_WHAT YOU WILL DO:_ Please restate the data below word for word, omitting all images.

_STUDY MATERIAL:_
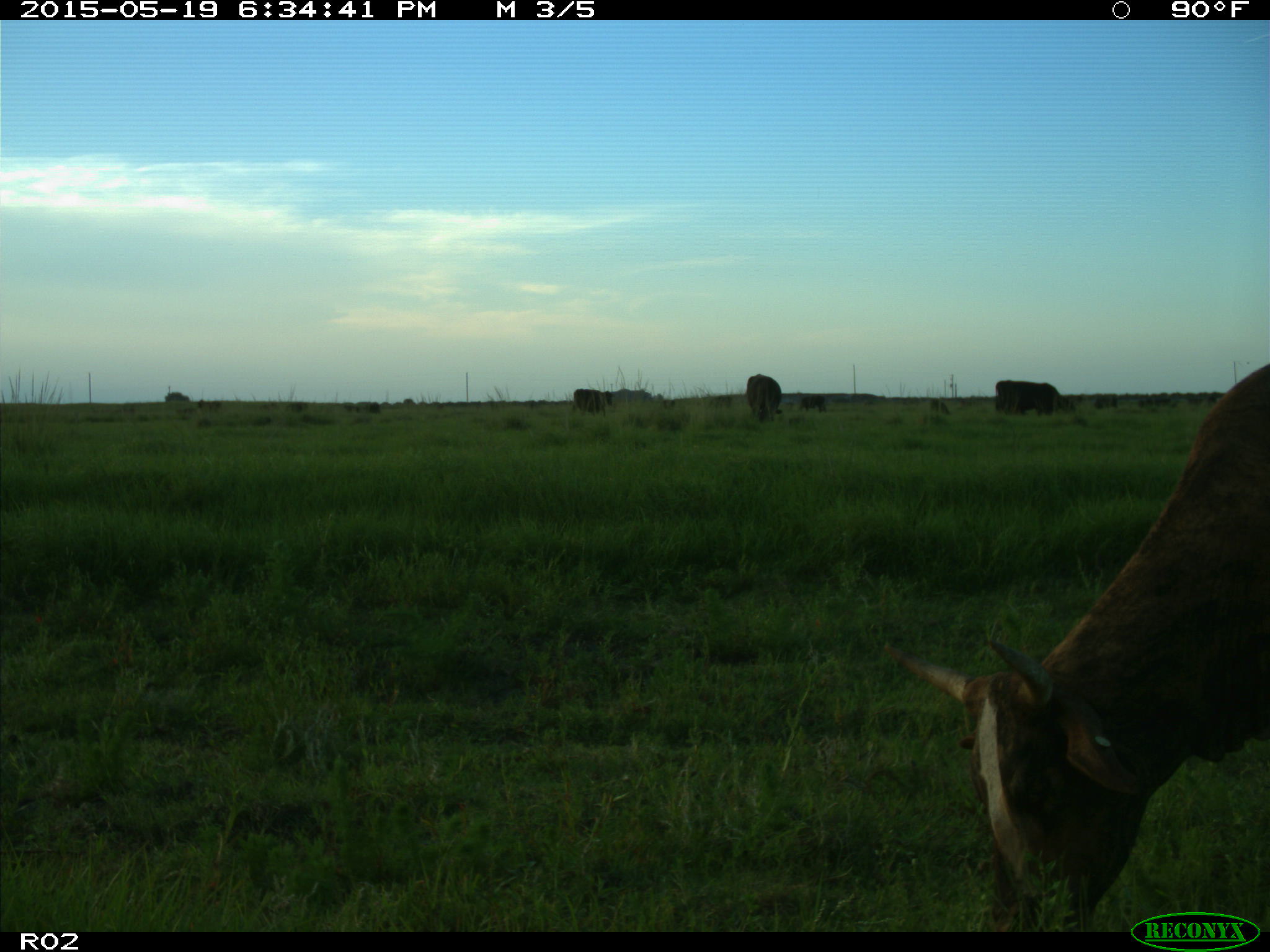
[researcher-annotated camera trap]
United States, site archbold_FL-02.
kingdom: Animalia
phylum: Chordata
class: Mammalia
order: Artiodactyla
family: Bovidae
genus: Bos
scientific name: Bos taurus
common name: domestic cow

_SOLUTION TO THIS TASK:_
[researcher-annotated camera trap]
United States, site archbold_FL-02.
kingdom: Animalia
phylum: Chordata
class: Mammalia
order: Artiodactyla
family: Bovidae
genus: Bos
scientific name: Bos taurus
common name: domestic cow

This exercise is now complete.